* Exercise description *
Copy out the rows word for word, from the line containing "This photo reveals" through the end of the rows, both included. Leave the pictures out of your answer.

* Material supplied *
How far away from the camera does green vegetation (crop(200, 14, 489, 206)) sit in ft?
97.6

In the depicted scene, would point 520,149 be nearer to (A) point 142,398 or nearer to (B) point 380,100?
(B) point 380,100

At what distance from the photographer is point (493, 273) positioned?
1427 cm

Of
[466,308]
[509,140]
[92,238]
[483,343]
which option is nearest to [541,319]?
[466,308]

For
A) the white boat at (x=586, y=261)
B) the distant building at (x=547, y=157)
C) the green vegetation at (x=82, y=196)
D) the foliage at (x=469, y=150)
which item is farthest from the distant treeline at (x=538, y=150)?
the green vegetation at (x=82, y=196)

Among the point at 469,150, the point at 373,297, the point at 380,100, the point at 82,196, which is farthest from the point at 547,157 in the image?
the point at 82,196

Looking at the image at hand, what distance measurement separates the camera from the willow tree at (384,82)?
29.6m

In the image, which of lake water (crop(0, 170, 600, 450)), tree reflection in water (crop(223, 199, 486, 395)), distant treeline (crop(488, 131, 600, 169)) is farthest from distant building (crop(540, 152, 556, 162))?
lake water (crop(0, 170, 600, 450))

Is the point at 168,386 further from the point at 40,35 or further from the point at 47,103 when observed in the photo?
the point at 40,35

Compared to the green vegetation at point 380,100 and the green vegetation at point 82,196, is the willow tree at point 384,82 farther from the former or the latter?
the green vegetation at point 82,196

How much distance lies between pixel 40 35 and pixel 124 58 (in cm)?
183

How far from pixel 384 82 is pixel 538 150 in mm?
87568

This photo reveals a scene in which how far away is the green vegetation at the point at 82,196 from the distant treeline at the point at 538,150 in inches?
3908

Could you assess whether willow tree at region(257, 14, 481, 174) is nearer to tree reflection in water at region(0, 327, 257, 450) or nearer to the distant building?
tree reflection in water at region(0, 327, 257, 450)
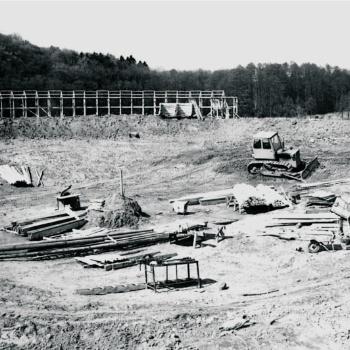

* The reply *
This photo reveals a scene in which how far away is the green vegetation at the point at 82,196 from the distant treeline at the point at 538,150 in inches?
3908

Could you assess whether willow tree at region(257, 14, 481, 174) is nearer to tree reflection in water at region(0, 327, 257, 450) or nearer to the distant building?
tree reflection in water at region(0, 327, 257, 450)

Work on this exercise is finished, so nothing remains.